**LATIHAN A:**
Salin tanpa perubahan bagian berita tentang nelayan Labuan yang diawali kata-kata "Sejak ada PLTU" dan diakhiri dengan "aksi di darat.".

Nestapa Nelayan di Sekitar Pembangkit Listrik Batubara Labuan (Bagian 2)

 

“PLTU polusi, bukan solusi.” “Kembalikan Laut kami yang dulu.” “Laut kami, hidup kami.” “Alam bukan sapi perah PLTU.” Begitulah sebagian poster aksi nelayan Labuan, Banten.

Pagi itu, sekitar 100-an nelayan di Desa Teluk, Labuan, Banten, ini berkumpul di sekitar dermaga tetapi tak melaut. Awal Agustus itu, , para nelayan dan anak buah kapal (ABK) ini konvoi di dermaga PLTU Labuan II Banten.

Mereka protes PLTU yang hampir 10 tahun terakhir timbulkan kerusakan bagi ekonomi, sosial dan lingkungan masyarakat pesisir, terutama Desa Teluk ini.

Desa Teluk, salah satu desa di Kabupaten Padeglang, Banten, yang sebagian besar warga hidup dari mencari ikan, udang dan cumi di laut. Desa seluas 97 km persegi ini berbatasan di sebelah barat dengan Selat Sunda, dihuni sekitar 1.800 penduduk. Ekonomi desa bergantung pada tangkapan laut nelayan.

Baca juga: Nestapa Nelayan di Sekitar Pembangkit Listrik Batubara Labuan (Bagian 1)

Sejak ada PLTU Labuan II berkapasitas 2×300 Mw, nelayan tradisional Desa Teluk mengeluh ikan sepi di wilayah biasa mereka mencari ikan. Mereka duga dampak limbah PLTU ke laut dan jangkar kapal tongkang batubara yang dibuang di laut.

Limbah PLTU menyebabkan ikan berimigrasi ke tengah laut, dan jangkar tongkang tak jarang tersangkut di jaring nelayan. Belum lagi, batubara tumpah ke laut merusak ekosistem di sekitar Pulau Popole, biasa nelayan mencari ikan dan udang.

Aksi pertama warga di depan Kantor Sahbandar Desa Teluk. Ratusan nelayan membawa plang tanda protes. Tak lama, massa aksi membagi diri jadi dua kelompok. Sebagian besar naik ke perahu-perahu yang sudah disiapkan dan berlayar bersama menuju dermaga PLTU.  Sebagian meneruskan aksi di darat.

“Sengaja memang lebih banyak yang aksi di laut, karena inti masalah yang ingin kita sampaikan terutama soal dampak di laut,” kata Ade Bideng, koordinator aksi.

Sebuah perahu dengan spanduk kuning besar, “Kembalikan Kelestarian Alam,” jadi perahu komando. Setelah seratusan perahu keluar dari dermaga, perahu-perahu ini mengikuti komando berlayar menuju Dermaga PLTU.

 

Para perempuan aksi protes PLTU Labuan. Foto: Della Syahni/ Mongabay Indonesia

 

Tak hanya nelayan laki-laki, beberapa kapal diisi para perempuan nelayan yang membawa anak-anak.

**LATIHAN B:**
Ganti "Black" dengan "Brown" pada semua baris data di bawah, lalu tuliskan kembali baris-baris itu tanpa perubahan lain. Jangan sertakan gambarnya dalam jawaban.

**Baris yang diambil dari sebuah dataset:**
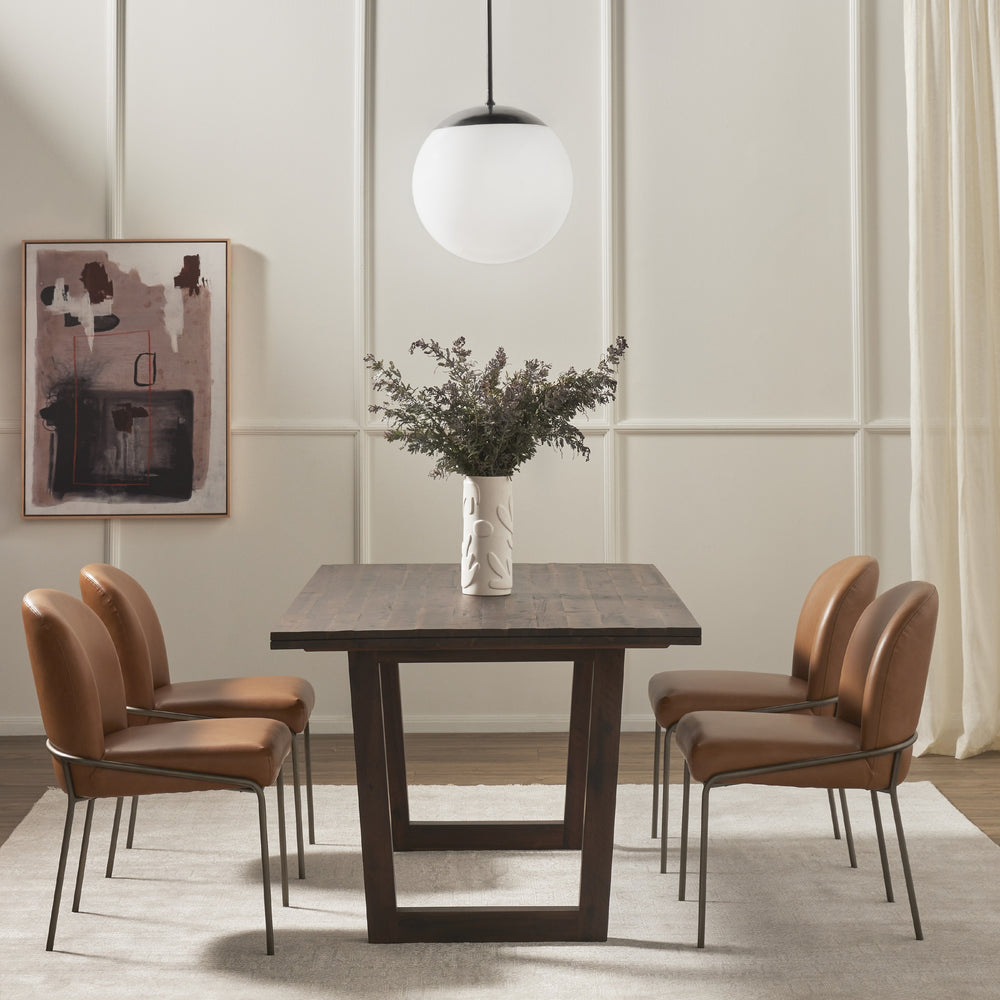 Astrud Dining Chair In Sierra Butterscotch
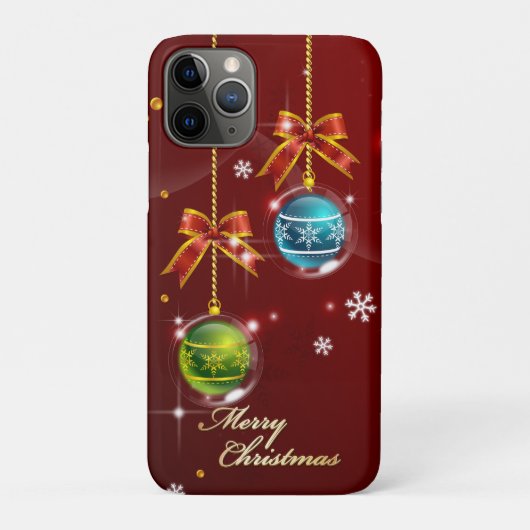 Vrolijk kerstfeest 42 Case-Mate iPhone case (Achterkant)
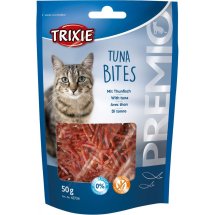 Ласощі Trixie Premio Tuna Bites для котів шматочки з тунцем і куркою 50 г - 1 шт - 1 шт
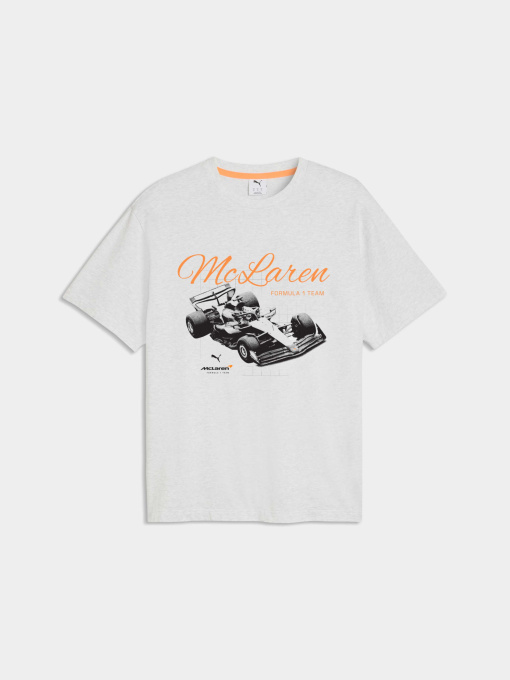 Футболки і поло PUMA Mclaren Graphic Tee2 модель 637516 Фото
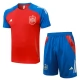 Spanje Trainingsshirt Pakken 2024-25 - Shorts Rood Blauw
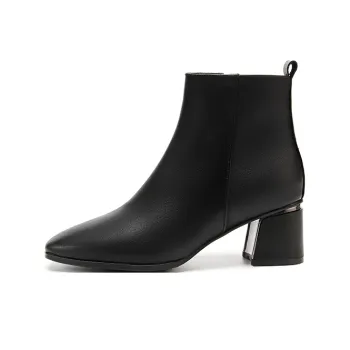 LESELE Ankle Boots 5.5cm Women's Black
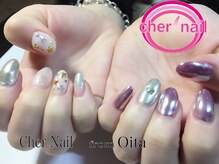 シェル ネイル(Cher nail)/【Cher nail】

**JAWABAN A:**
Sejak ada PLTU Labuan II berkapasitas 2×300 Mw, nelayan tradisional Desa Teluk mengeluh ikan sepi di wilayah biasa mereka mencari ikan. Mereka duga dampak limbah PLTU ke laut dan jangkar kapal tongkang batubara yang dibuang di laut.

Limbah PLTU menyebabkan ikan berimigrasi ke tengah laut, dan jangkar tongkang tak jarang tersangkut di jaring nelayan. Belum lagi, batubara tumpah ke laut merusak ekosistem di sekitar Pulau Popole, biasa nelayan mencari ikan dan udang.

Aksi pertama warga di depan Kantor Sahbandar Desa Teluk. Ratusan nelayan membawa plang tanda protes. Tak lama, massa aksi membagi diri jadi dua kelompok. Sebagian besar naik ke perahu-perahu yang sudah disiapkan dan berlayar bersama menuju dermaga PLTU.  Sebagian meneruskan aksi di darat.

**JAWABAN B:**
 Astrud Dining Chair In Sierra Butterscotch
 Vrolijk kerstfeest 42 Case-Mate iPhone case (Achterkant)
 Ласощі Trixie Premio Tuna Bites для котів шматочки з тунцем і куркою 50 г - 1 шт - 1 шт
 Футболки і поло PUMA Mclaren Graphic Tee2 модель 637516 Фото
 Spanje Trainingsshirt Pakken 2024-25 - Shorts Rood Blauw
 LESELE Ankle Boots 5.5cm Women's Brown
 シェル ネイル(Cher nail)/【Cher nail】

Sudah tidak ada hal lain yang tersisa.